For further information, check out this podcast from The Expat Money Show with Mikkel Thorup110: How To Move To Ecuador Complete Master Class – Marcos Chiluisa

Again, the preceding has become the standard ‘du jour’ for just about any nation reporting inflation figures. That is why I routinely argue that studying inflation data is more trend analysis than detailed fact.  All nations wish to present their inflation figures in the most flattering light and tend to overlook or hedge against some of the more prominent inflationary factors.  As contrast, one would be more likely to believe in Tinkerbell than to believe the inflation numbers coming out of Washington, D.C. for decades.  A trip to the grocery store is sobering in the USA.  Ecuador appears to offer little variance from the “put on your best face” global trend, when nation-states report inflation data.

In summation, I would suggest that any expat or would be expat place these Ecuadorean inflation numbers in stark perspective.  There is much positive in them, as they show that in many core market segments, such as foodstuffs, inflation is being held at very modest levels.  When one looks at Ecuador inflation figures over a 20 year trending pattern, the success of the President Correa Administration efforts at stemming inflation become crystal clear.  Follow the trend and Ecuador’s inflation rate success, becomes evident.
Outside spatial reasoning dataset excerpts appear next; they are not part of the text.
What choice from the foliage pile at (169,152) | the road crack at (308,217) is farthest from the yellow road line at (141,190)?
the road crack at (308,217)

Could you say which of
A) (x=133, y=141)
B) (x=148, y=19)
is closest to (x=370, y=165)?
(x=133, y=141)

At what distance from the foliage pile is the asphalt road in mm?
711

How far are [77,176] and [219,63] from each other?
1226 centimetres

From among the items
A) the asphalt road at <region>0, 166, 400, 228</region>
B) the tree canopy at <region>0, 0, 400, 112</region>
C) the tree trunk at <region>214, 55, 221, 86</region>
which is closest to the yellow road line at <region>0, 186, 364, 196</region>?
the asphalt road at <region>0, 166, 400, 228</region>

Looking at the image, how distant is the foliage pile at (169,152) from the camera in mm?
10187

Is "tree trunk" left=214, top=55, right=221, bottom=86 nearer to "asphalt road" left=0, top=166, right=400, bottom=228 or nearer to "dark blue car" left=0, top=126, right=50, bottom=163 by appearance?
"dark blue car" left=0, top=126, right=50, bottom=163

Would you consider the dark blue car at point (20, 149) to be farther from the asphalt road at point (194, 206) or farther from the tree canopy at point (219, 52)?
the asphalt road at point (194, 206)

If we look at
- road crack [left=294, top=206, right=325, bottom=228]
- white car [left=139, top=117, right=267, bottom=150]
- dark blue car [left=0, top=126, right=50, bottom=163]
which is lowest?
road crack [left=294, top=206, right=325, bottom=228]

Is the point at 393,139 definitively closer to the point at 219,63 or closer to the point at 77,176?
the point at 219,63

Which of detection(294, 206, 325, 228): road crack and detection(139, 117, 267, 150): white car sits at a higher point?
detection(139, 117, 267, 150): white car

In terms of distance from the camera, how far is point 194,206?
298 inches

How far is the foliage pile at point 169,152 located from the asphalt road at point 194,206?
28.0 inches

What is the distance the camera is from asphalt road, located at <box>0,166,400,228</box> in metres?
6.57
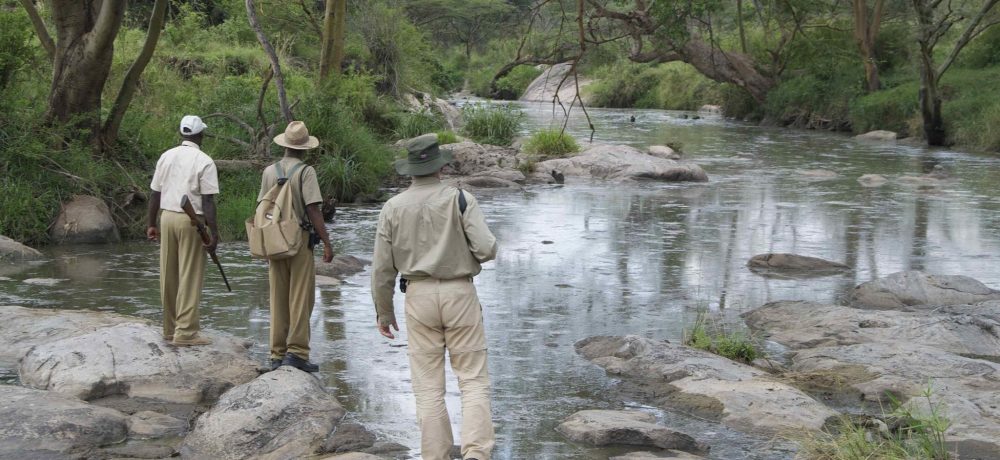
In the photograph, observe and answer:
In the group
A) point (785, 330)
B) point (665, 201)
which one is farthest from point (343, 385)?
point (665, 201)

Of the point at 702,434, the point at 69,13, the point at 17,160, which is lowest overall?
the point at 702,434

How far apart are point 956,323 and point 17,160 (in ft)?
33.1

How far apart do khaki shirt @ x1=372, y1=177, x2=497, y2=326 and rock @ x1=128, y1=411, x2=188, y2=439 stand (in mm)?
1657

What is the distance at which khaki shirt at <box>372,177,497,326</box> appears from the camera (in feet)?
16.9

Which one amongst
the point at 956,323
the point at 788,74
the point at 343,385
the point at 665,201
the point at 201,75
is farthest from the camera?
the point at 788,74

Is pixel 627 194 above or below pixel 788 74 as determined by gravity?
below

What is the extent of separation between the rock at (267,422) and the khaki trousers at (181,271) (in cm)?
91

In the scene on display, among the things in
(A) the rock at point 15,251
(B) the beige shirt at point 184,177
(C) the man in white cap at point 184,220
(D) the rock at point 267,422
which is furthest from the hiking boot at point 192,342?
(A) the rock at point 15,251

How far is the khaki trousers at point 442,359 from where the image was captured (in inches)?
203

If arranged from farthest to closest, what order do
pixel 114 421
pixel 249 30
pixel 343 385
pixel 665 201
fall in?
pixel 249 30, pixel 665 201, pixel 343 385, pixel 114 421

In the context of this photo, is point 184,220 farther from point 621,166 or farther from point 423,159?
point 621,166

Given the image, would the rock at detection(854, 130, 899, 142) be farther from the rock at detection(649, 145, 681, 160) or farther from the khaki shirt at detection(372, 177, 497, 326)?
the khaki shirt at detection(372, 177, 497, 326)

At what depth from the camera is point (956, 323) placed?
8422mm

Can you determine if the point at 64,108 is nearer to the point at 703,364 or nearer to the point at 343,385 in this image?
the point at 343,385
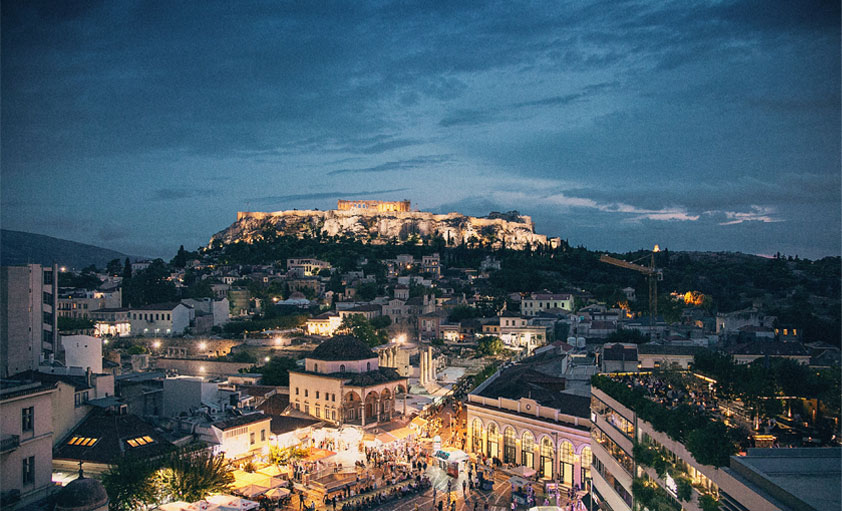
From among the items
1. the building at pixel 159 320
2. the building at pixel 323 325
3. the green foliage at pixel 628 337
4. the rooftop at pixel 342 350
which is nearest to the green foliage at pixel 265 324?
the building at pixel 323 325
However, astute Ecuadorean investors, expats and would be expats might want to analyze the official figures a bit more closely.  They should attempt to better understand the price pressures building up in select real estate rental markets, as well as real estate sales markets.  They should examine the rising costs of luxury vehicles.  As healthcare improves dramatically under the Correa Administration’s ambitious medical modernization program, some inflationary pressures are creeping into the private healthcare sector.  The point is that the impressive 2.7% rate figure for Ecuador inflation in 2013 is an exceptionally accurate trending barometer, but should not be taken as “Gospel” when ascertaining precise accuracy.

Overall, however, Correa’s Ecuador has managed to walk that thin line between high growth and low inflation, precisely at a time when much of the world is seeing abysmal growth prospects and rising inflation.  No matter how you analyze both the trends and the specific data, measured on a global comparative basis, Ecuador is sitting pretty on the inflation front.  Just one more reason why the country is such an attractive option for those choosing to live, work or invest in Ecuador.